Source data:
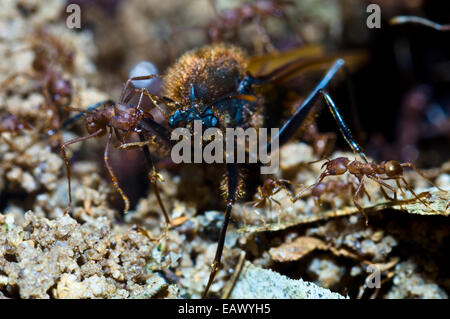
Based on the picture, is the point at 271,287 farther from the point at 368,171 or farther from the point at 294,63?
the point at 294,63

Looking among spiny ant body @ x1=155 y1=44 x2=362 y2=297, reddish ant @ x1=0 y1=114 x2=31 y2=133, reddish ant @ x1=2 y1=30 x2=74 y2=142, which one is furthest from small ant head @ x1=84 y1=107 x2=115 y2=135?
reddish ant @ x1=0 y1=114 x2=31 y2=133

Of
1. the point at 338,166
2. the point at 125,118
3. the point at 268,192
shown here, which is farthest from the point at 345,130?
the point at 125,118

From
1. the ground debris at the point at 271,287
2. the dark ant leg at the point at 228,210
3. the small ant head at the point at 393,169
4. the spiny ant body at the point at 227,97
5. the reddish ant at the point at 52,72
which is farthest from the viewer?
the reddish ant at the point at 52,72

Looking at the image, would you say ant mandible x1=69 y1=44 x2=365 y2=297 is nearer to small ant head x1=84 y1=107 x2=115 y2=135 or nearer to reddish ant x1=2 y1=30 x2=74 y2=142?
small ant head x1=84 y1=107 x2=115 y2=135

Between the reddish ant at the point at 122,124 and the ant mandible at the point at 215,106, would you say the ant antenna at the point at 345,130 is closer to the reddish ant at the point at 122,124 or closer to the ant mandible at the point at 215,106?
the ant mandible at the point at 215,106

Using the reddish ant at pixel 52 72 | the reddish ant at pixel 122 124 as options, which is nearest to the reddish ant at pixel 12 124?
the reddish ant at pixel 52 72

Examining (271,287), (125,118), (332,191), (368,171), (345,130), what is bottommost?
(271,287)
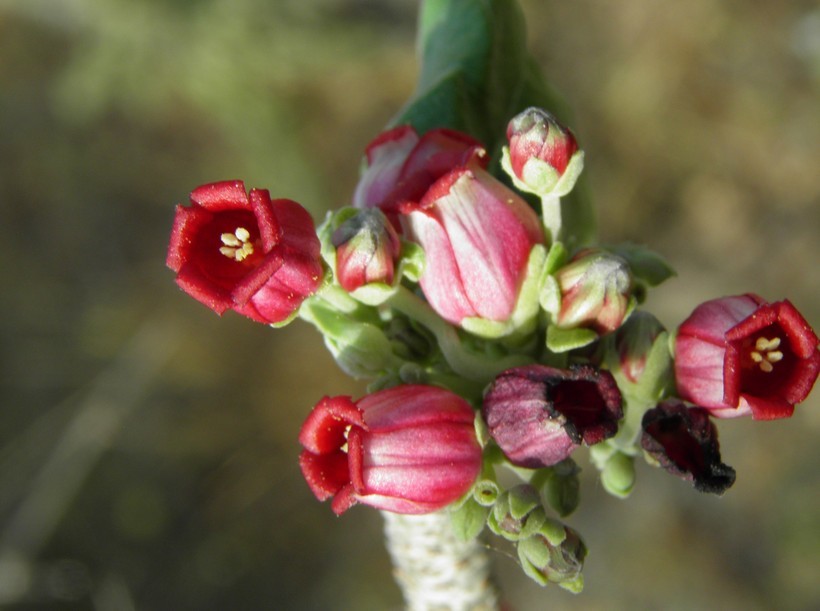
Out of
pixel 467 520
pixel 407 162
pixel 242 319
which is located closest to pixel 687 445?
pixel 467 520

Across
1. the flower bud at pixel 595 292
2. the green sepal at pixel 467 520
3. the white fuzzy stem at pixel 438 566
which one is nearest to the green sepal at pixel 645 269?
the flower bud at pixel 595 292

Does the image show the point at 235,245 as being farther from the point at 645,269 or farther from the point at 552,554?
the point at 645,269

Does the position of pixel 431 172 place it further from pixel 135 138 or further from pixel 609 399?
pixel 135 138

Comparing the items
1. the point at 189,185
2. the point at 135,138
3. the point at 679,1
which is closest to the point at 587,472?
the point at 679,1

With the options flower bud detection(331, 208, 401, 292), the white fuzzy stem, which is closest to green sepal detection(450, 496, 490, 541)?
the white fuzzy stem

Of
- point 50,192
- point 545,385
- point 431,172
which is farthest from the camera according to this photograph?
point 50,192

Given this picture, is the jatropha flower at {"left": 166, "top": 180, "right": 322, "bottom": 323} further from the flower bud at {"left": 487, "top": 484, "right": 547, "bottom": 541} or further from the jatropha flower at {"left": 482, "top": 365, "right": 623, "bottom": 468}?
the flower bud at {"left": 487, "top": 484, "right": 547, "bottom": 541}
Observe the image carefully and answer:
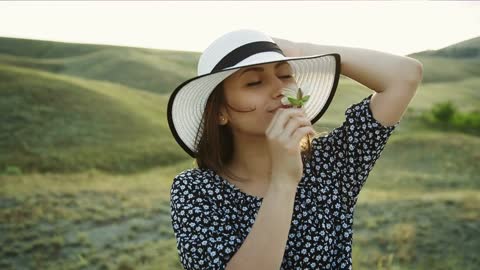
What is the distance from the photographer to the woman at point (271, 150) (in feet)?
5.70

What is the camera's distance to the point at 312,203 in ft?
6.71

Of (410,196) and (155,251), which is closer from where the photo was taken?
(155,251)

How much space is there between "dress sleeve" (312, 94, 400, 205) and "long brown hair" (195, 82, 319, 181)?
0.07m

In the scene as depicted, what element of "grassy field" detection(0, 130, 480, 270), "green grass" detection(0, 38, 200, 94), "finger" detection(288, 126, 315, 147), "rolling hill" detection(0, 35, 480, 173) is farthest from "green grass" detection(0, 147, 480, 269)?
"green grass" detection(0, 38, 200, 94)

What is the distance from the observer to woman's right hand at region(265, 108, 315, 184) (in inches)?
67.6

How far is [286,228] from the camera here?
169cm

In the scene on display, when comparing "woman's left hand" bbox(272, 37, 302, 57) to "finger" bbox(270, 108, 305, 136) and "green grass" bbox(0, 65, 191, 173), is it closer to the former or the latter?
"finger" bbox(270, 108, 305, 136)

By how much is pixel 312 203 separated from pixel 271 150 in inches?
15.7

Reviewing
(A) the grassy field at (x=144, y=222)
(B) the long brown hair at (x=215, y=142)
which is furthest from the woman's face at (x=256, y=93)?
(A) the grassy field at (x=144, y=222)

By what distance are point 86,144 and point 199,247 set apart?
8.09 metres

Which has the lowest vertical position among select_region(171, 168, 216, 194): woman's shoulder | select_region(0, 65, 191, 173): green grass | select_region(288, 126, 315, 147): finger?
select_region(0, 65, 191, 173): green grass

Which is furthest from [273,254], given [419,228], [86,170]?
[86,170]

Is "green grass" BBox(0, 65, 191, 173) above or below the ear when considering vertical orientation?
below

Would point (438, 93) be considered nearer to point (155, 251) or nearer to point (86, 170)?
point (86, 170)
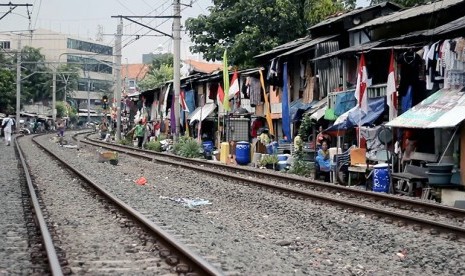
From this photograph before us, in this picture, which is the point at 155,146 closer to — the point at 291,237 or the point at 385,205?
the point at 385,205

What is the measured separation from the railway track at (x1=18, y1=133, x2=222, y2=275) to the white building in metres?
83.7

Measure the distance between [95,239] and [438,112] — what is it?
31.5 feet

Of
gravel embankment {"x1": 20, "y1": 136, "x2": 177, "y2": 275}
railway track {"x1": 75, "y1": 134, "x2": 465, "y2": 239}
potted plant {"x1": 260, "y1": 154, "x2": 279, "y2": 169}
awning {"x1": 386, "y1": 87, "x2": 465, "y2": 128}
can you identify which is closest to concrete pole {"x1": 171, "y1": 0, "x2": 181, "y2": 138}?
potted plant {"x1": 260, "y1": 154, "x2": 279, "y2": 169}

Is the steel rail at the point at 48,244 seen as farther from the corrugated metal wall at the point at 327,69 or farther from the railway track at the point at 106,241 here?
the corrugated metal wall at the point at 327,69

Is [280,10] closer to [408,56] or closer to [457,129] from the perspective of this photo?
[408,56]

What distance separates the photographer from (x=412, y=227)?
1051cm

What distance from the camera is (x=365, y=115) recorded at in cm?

Short task: Transcribe the whole listing exactly. Pictures are excluded.

Written solution:
Based on the picture, is the point at 271,287 farther from the point at 368,171 or farther from the point at 294,63?
the point at 294,63

Looking among spiny ant body @ x1=155 y1=44 x2=362 y2=297, reddish ant @ x1=0 y1=114 x2=31 y2=133, reddish ant @ x1=2 y1=30 x2=74 y2=142, which one is furthest from small ant head @ x1=84 y1=107 x2=115 y2=135?
reddish ant @ x1=0 y1=114 x2=31 y2=133

Of
1. the point at 338,166
2. the point at 125,118
3. the point at 268,192
shown here, which is farthest from the point at 345,130?
the point at 125,118

From
1. the ground debris at the point at 271,287
2. the dark ant leg at the point at 228,210
3. the small ant head at the point at 393,169
4. the spiny ant body at the point at 227,97
5. the reddish ant at the point at 52,72
which is farthest from the viewer?
the reddish ant at the point at 52,72

Looking at the image, would you say ant mandible x1=69 y1=44 x2=365 y2=297 is nearer to small ant head x1=84 y1=107 x2=115 y2=135 or nearer to reddish ant x1=2 y1=30 x2=74 y2=142?
small ant head x1=84 y1=107 x2=115 y2=135

Between the reddish ant at the point at 122,124 and the ant mandible at the point at 215,106, would you say the ant antenna at the point at 345,130 is closer to the reddish ant at the point at 122,124 or closer to the ant mandible at the point at 215,106?
the ant mandible at the point at 215,106

Using the reddish ant at pixel 52 72 | the reddish ant at pixel 122 124 as options, which is nearest to the reddish ant at pixel 12 124?
the reddish ant at pixel 52 72

Examining (271,287), (125,118), (332,191), (368,171), (345,130), what is bottommost?
(271,287)
Out of
pixel 467 520
pixel 407 162
pixel 242 319
which is located closest to pixel 687 445?
pixel 467 520

Across
1. the flower bud at pixel 595 292
2. the green sepal at pixel 467 520
3. the white fuzzy stem at pixel 438 566
which one is nearest to the green sepal at pixel 645 269?
the flower bud at pixel 595 292

Does the image show the point at 235,245 as being farther from the point at 645,269 or farther from the point at 552,554?
the point at 645,269

Does the position of pixel 431 172 place it further from pixel 135 138 or further from pixel 609 399?
pixel 135 138

Comparing the items
1. the point at 189,185
2. the point at 135,138
3. the point at 679,1
which is closest to the point at 587,472?
the point at 679,1

With the options flower bud detection(331, 208, 401, 292), the white fuzzy stem, which is closest to green sepal detection(450, 496, 490, 541)?
the white fuzzy stem

Of
- point 50,192
- point 545,385
- point 431,172
which is farthest from the camera according to this photograph?
point 50,192

Given this picture, is the jatropha flower at {"left": 166, "top": 180, "right": 322, "bottom": 323} further from the flower bud at {"left": 487, "top": 484, "right": 547, "bottom": 541} or further from the jatropha flower at {"left": 482, "top": 365, "right": 623, "bottom": 468}?
the flower bud at {"left": 487, "top": 484, "right": 547, "bottom": 541}
Observe the image carefully and answer:
What is the distance from the photographer to the woman at point (271, 150) (in feet)?
5.70

What is the camera's distance to the point at 312,203 in ft?
6.71

Of (410,196) and (155,251), which is closer from where the photo was taken?
(155,251)

How much space is there between "dress sleeve" (312, 94, 400, 205) and "long brown hair" (195, 82, 319, 181)?
0.07m

In the scene as depicted, what element of "grassy field" detection(0, 130, 480, 270), "green grass" detection(0, 38, 200, 94), "finger" detection(288, 126, 315, 147), "rolling hill" detection(0, 35, 480, 173) is farthest from "green grass" detection(0, 147, 480, 269)?
"green grass" detection(0, 38, 200, 94)

What is the distance from the observer to woman's right hand at region(265, 108, 315, 184) (in inches)?
67.6

How far is [286,228] from the camera here?
169cm

In the scene on display, when comparing "woman's left hand" bbox(272, 37, 302, 57) to "finger" bbox(270, 108, 305, 136) and "green grass" bbox(0, 65, 191, 173), is it closer to the former or the latter?
"finger" bbox(270, 108, 305, 136)

By how much is pixel 312 203 separated from pixel 271 150 in inches?
15.7

Reviewing
(A) the grassy field at (x=144, y=222)
(B) the long brown hair at (x=215, y=142)
which is furthest from the woman's face at (x=256, y=93)?
(A) the grassy field at (x=144, y=222)

By what distance are point 86,144 and point 199,247 set apart?
8.09 metres

Which has the lowest vertical position among select_region(171, 168, 216, 194): woman's shoulder | select_region(0, 65, 191, 173): green grass | select_region(288, 126, 315, 147): finger?
select_region(0, 65, 191, 173): green grass

Which is furthest from [273,254], given [419,228], [86,170]?
[86,170]

Is "green grass" BBox(0, 65, 191, 173) above or below the ear when considering vertical orientation?
below

Would point (438, 93) be considered nearer to point (155, 251) or nearer to point (86, 170)?
point (86, 170)
From this photograph before us, in this picture, which is the point at 155,146 closer to — the point at 291,237 or the point at 385,205?
the point at 385,205

What is the measured separation from the railway track at (x1=18, y1=133, x2=222, y2=275) to the white building in metres?
83.7

Measure the distance between [95,239] and [438,112] — what is it?
31.5 feet

Of
gravel embankment {"x1": 20, "y1": 136, "x2": 177, "y2": 275}
railway track {"x1": 75, "y1": 134, "x2": 465, "y2": 239}
potted plant {"x1": 260, "y1": 154, "x2": 279, "y2": 169}
awning {"x1": 386, "y1": 87, "x2": 465, "y2": 128}
can you identify which is closest to concrete pole {"x1": 171, "y1": 0, "x2": 181, "y2": 138}?
potted plant {"x1": 260, "y1": 154, "x2": 279, "y2": 169}

Is the steel rail at the point at 48,244 seen as farther from the corrugated metal wall at the point at 327,69 or farther from the railway track at the point at 106,241 here?
the corrugated metal wall at the point at 327,69

Is [280,10] closer to [408,56] or closer to [457,129] from the perspective of this photo?
[408,56]

What distance separates the photographer from (x=412, y=227)?
1051cm

What distance from the camera is (x=365, y=115) recorded at in cm?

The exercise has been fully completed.